Do this: Reproduce exactly, with no other output, every line of the data below from the line containing "How far is [49,140]" to the end, inclusive.

----- Dataset records -----

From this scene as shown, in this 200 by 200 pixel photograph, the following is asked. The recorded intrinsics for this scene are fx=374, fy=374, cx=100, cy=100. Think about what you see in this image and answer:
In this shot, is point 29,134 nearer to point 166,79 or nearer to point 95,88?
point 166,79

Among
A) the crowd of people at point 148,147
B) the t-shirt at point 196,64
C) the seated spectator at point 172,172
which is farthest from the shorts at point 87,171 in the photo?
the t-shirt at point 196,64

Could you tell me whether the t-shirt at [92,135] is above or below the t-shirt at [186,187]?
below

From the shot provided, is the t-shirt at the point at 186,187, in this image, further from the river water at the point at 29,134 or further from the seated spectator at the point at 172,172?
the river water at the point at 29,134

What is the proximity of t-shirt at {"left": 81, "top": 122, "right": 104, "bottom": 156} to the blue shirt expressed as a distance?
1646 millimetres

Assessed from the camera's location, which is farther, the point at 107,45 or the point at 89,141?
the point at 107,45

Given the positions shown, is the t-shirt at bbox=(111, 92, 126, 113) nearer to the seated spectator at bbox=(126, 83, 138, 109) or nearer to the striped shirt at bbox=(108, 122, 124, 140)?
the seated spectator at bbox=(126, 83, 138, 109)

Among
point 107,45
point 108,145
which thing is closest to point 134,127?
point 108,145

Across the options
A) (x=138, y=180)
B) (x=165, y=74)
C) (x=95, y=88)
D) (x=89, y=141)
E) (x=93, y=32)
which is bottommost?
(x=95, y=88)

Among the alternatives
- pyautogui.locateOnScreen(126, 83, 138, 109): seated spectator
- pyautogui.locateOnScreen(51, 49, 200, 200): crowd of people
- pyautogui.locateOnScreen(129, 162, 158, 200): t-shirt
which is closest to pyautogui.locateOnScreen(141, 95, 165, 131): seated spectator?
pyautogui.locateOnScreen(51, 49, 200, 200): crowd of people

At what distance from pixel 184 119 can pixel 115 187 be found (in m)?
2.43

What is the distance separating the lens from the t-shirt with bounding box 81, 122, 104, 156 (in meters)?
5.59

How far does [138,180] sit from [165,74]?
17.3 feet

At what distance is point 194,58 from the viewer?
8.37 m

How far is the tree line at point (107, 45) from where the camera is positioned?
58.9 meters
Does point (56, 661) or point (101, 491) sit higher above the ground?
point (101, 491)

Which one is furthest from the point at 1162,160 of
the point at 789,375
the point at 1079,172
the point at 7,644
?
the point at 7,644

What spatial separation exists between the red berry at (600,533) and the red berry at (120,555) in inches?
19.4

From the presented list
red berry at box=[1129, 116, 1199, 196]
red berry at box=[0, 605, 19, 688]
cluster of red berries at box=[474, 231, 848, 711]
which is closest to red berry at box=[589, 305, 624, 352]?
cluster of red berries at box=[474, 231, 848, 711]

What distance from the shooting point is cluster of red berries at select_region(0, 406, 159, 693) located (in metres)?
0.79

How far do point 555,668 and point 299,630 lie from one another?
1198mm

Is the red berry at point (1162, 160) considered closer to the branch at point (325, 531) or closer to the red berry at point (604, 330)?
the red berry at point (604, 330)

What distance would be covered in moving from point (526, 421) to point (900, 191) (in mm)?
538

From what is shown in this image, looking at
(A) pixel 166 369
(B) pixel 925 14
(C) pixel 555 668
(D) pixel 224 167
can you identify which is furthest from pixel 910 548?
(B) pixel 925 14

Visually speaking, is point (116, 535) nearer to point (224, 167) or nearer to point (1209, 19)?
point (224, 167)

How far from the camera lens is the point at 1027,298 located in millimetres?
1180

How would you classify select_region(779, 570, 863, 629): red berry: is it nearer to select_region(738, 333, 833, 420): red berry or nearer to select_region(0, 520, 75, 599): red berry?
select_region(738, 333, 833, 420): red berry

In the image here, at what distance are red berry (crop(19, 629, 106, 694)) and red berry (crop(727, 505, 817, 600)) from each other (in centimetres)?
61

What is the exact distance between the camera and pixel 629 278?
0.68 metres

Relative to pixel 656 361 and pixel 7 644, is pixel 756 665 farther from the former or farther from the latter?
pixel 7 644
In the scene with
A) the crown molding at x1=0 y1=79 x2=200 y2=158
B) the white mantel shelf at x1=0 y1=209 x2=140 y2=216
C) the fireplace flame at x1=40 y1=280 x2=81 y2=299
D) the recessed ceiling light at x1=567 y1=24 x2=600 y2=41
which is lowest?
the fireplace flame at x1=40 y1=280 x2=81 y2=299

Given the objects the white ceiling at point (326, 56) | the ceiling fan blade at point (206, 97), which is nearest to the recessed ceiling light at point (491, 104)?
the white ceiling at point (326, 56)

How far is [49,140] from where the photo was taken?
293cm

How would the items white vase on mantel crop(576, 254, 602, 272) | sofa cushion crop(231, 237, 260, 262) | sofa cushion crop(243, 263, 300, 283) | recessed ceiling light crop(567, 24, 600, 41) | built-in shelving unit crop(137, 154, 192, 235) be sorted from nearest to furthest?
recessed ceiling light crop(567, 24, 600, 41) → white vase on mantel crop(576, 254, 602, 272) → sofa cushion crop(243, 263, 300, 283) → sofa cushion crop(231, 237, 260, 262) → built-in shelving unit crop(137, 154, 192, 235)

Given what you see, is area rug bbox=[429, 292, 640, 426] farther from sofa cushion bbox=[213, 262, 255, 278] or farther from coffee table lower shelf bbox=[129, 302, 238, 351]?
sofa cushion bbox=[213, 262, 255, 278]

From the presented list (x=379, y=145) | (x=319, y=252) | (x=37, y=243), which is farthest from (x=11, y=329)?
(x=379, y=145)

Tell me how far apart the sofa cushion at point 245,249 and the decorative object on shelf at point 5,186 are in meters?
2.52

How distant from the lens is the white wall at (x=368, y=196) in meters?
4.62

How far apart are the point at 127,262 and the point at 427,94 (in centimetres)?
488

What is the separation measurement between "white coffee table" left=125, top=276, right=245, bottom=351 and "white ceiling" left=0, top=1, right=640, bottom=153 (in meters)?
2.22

-----

Reply to the exercise:
How far is [49,140] from where the photo was taken?
293cm

How would the items white vase on mantel crop(576, 254, 602, 272) | sofa cushion crop(231, 237, 260, 262) | sofa cushion crop(243, 263, 300, 283) | recessed ceiling light crop(567, 24, 600, 41) | built-in shelving unit crop(137, 154, 192, 235) be sorted from nearest to furthest?
recessed ceiling light crop(567, 24, 600, 41) → white vase on mantel crop(576, 254, 602, 272) → sofa cushion crop(243, 263, 300, 283) → sofa cushion crop(231, 237, 260, 262) → built-in shelving unit crop(137, 154, 192, 235)

Given what you see, is area rug bbox=[429, 292, 640, 426] farther from sofa cushion bbox=[213, 262, 255, 278] or farther from coffee table lower shelf bbox=[129, 302, 238, 351]?
sofa cushion bbox=[213, 262, 255, 278]

From the presented list (x=379, y=145) | (x=319, y=252) | (x=37, y=243), which is farthest from (x=11, y=329)?
(x=379, y=145)

Tell me how far apart the sofa cushion at point 245,249 and the decorative object on shelf at point 5,186 are in meters?
2.52

How distant from the lens is the white wall at (x=368, y=196) in meters?
4.62

How far apart are the point at 127,262 and the point at 427,94 (in centimetres)?
488

What is the separation measurement between "white coffee table" left=125, top=276, right=245, bottom=351 and "white ceiling" left=0, top=1, right=640, bottom=153 (in meters)?
2.22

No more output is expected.